• [Ваши задания]:
1 > Ответьте на вопросы по отрывку о главкоме Сорокине, пометив ответы теми же буквами:
(а) Сколько человек входит в список свидетелей расстрела?
(б) Какой фамилией А.Н. Толстой в «Хождении по мукам» наделил начальника штаба Полякова?
(в) Как сейчас называется Невинномысская?
2 > Продолжите отрывок о главкоме Сорокине, начав сразу после его последнего предложения.

### Отрывок из документа ###

Из непосредственных участников этого расстрела в документах фигурируют некто Сафронов, член партии большевиков, начальник политотдела (!) фронта, личный адъютант Сорокина Косный и комендант штаба главком Рябов. Список свидетелей составляет двенадцать человек. По-разному рассказывают о самом главкоме. Для автора этих строк, потерявшего там и в то утро близкого родственника – родного старшего брата отца, ушедшего из жизни в те же двадцать лет и за двадцать восемь лет до моего появления на свет (Михаил, одессит, пересыпьчанин, 1898 года рождения; да-да, мой родной дядя родился в ХIХ веке!), убедителен такой рассказ: у главкома в штабе работала белая агентура, кружила ему голову перспективой автократии на всём Кавказском хребте. В поезд главкома включен был вагон-полуцистерна с чистейшим коньячным спиртом. Ежевечерне это лилось рекой — выходило из берегов. Он очень тяжело переживалразгром социал-революционеров, единоличный захват власти большевиками, необходимости ему, военному, подчинятся штатским. Революция, так много обещавшая и увлёкшая его с головой, обманула. И пыталась его оседлать – почище Николая Второго-Кровавого. Он разлагался на глазах реввоенсовета и крайкома; перед вероломной казнью правительства Сорокин особенно много пил, налегал на кокаин.
После расстрела своего же правительства под Машуком, совершенно ошалевший — ускакал со знаменосцем и трубачом в степь. И на одном из хуторов пьянствовал трое суток. Там же оказался начальник его штаба по фамилии Поляков (А.Н. Толстой в «Хождении по мукам» назвал его Беляковым — тоже ведь речевая характеристика образа) и начальник оперативного отдела. Плюс кой-какие бабы, само собой…
Между тем в Невинномысской (ныне город Невинномысск) наконец-то, собрался Чрезвычайный съезд народов Северного Кавказа. И здесь не без парадоксов: две недели назад его велел созвать… сам главком. По всей видимости, он возлагал на съезд значительные надежды — к открытию форума штаб Сорокина разрабатывал широкое наступление на фронте. Мобилизовывались молодые возраста, подтягивались тылы, сосредотачивались ремонтные базы, горючее и боеприпасы. В полной готовности пыхтели два бронепоезда. В общем, он хотел что-то продемонстрировать. Кому? Кремлю? Деникину? Я почти уверен: в эти дни и ночи он был не в себе. По одной из версий, не в себе он вдруг и появился в Ставрополе на заседании тамошнего ревкома. По свидетельству опешивших партийцев и военных, он был бледен, как его черкеска, очень красив и ужасен. За ним шли трубач и знаменосец — пошатываясь, как в седлах. Сорокин сжимал в огромном и курпнодрожащем кулаке угол знамени. И кричал об измене революции, о предательстве большевиками власти Советов и о «жидовских фокусах».

### Исходные данные ###

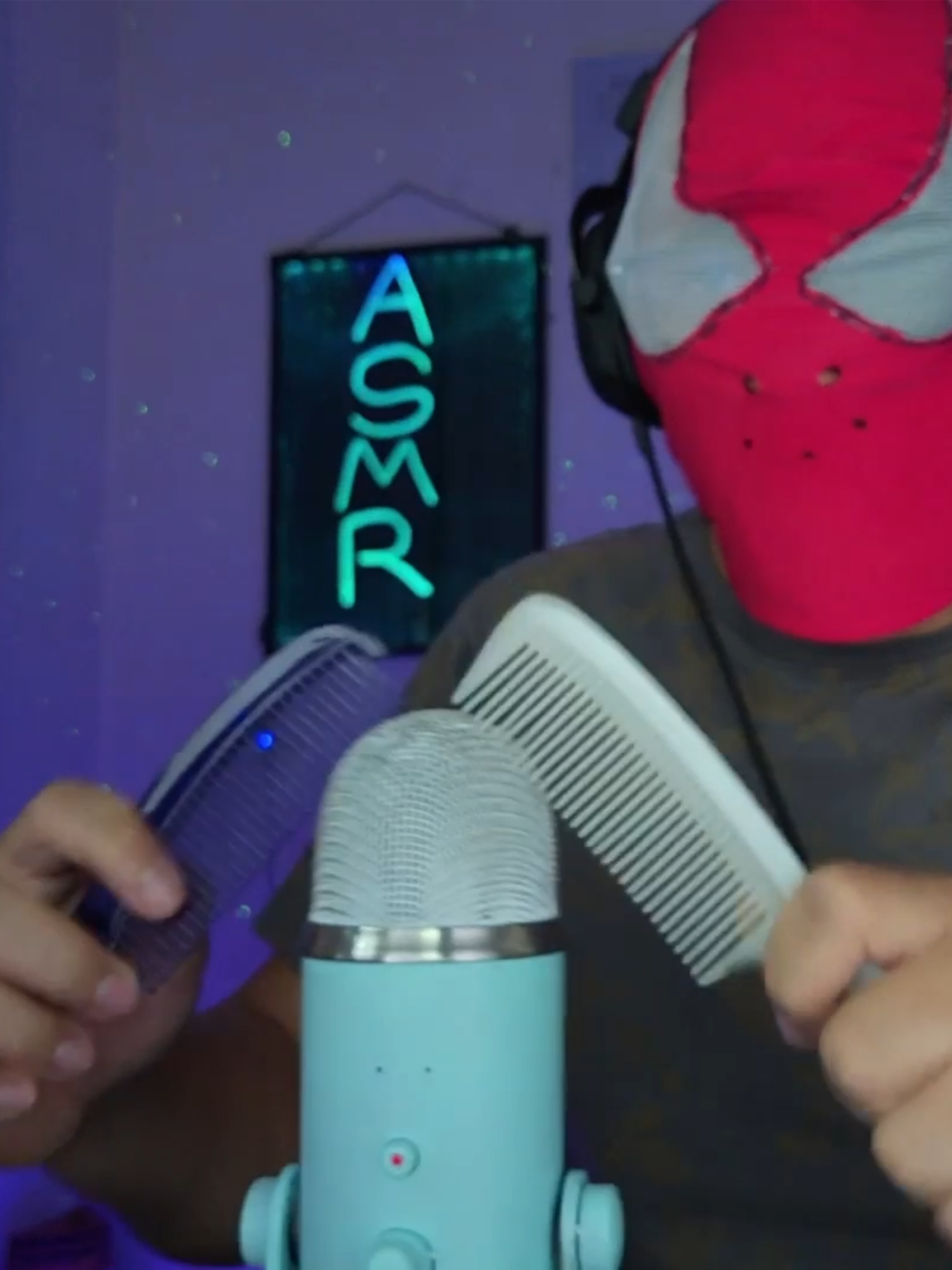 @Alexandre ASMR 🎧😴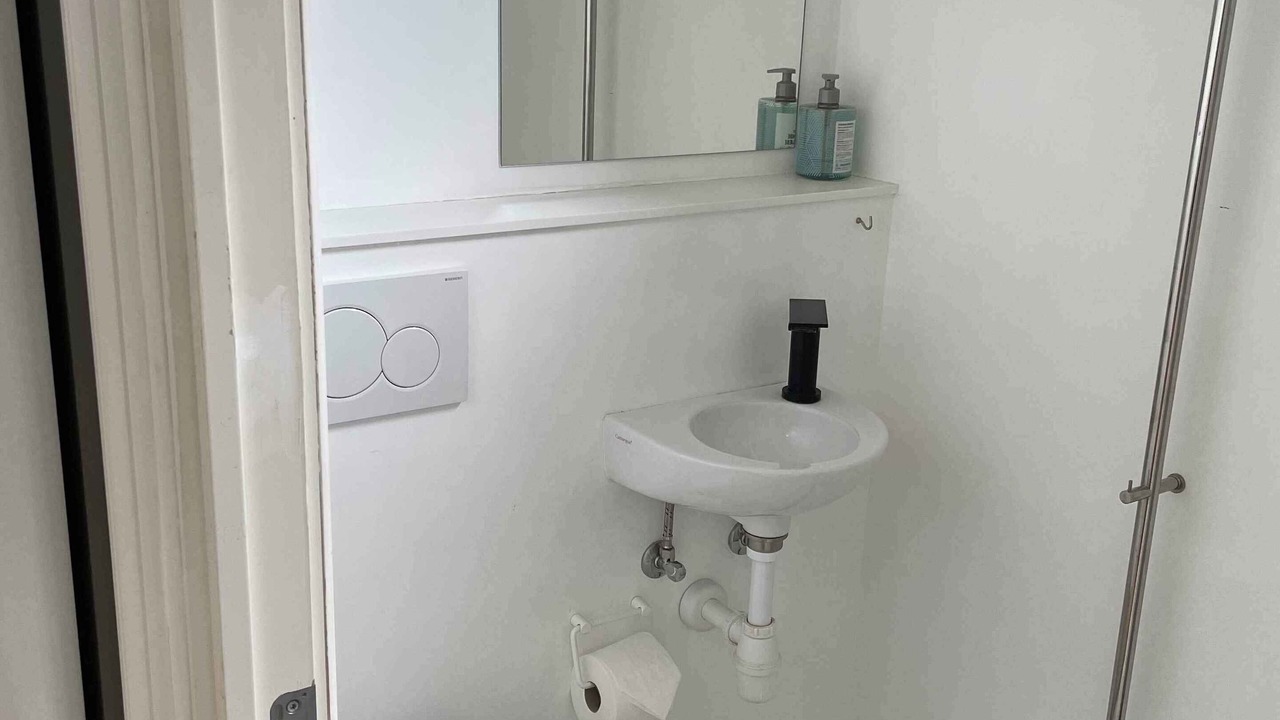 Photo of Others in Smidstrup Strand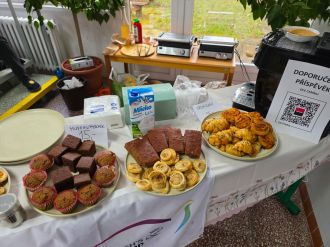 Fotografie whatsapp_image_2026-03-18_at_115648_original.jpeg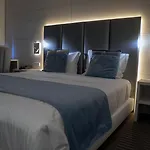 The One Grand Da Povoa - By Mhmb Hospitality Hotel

###

• [Ожидаемые ответы]:
1 >
(а) Двенадцать человек.
(б) Беляков.
(в) Город Невинномысск.

2 >
Он требовал немедленно доставить его на съезд, с трибуны которого опубликует разоблачительные документы. Само собой, ни в какую Невинномысскую Сорокин не попал, поскольку был застрелен тут же, под своим пурпурным штандартом. К этому времени московские «Известия» распространили по стране свой специальный экстренный выпуск, в котором поведали миру о неслыханном злодеянии. Главком советских войск расстрелял советское правительство и партийное руководство своей республики. Он объявлялся вне закона. И каждому командиру, каждому бойцу и политработнику вменялось в обязанность — при встрече его убить. Так что ставропольцы ничем не рисковали. Ведь смерть Сорокина была требованием Советской власти. Да и деникинским судом он уже давно был к этому приговорён. Тот редкий случай, когда обе стороны не в претензии. И это не может не насторожить историка и публициста.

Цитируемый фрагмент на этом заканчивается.